Directions for this task: Given the listing below, output exactly the line containing "将拖把杆对准棉头,角度垂直" and every line after it through the end.
───── Data provided
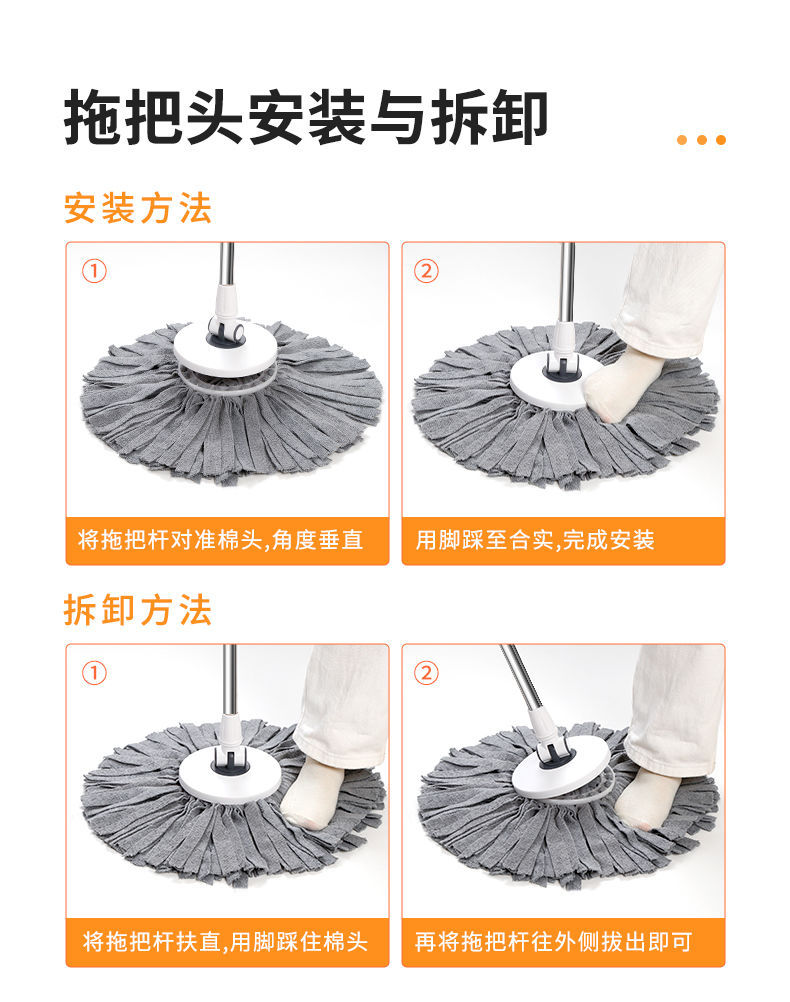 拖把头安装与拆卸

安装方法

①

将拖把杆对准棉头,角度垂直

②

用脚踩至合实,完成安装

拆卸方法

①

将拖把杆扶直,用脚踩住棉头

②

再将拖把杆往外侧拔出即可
──────────
Result of the task:
将拖把杆对准棉头,角度垂直

②

用脚踩至合实,完成安装

拆卸方法

①

将拖把杆扶直,用脚踩住棉头

②

再将拖把杆往外侧拔出即可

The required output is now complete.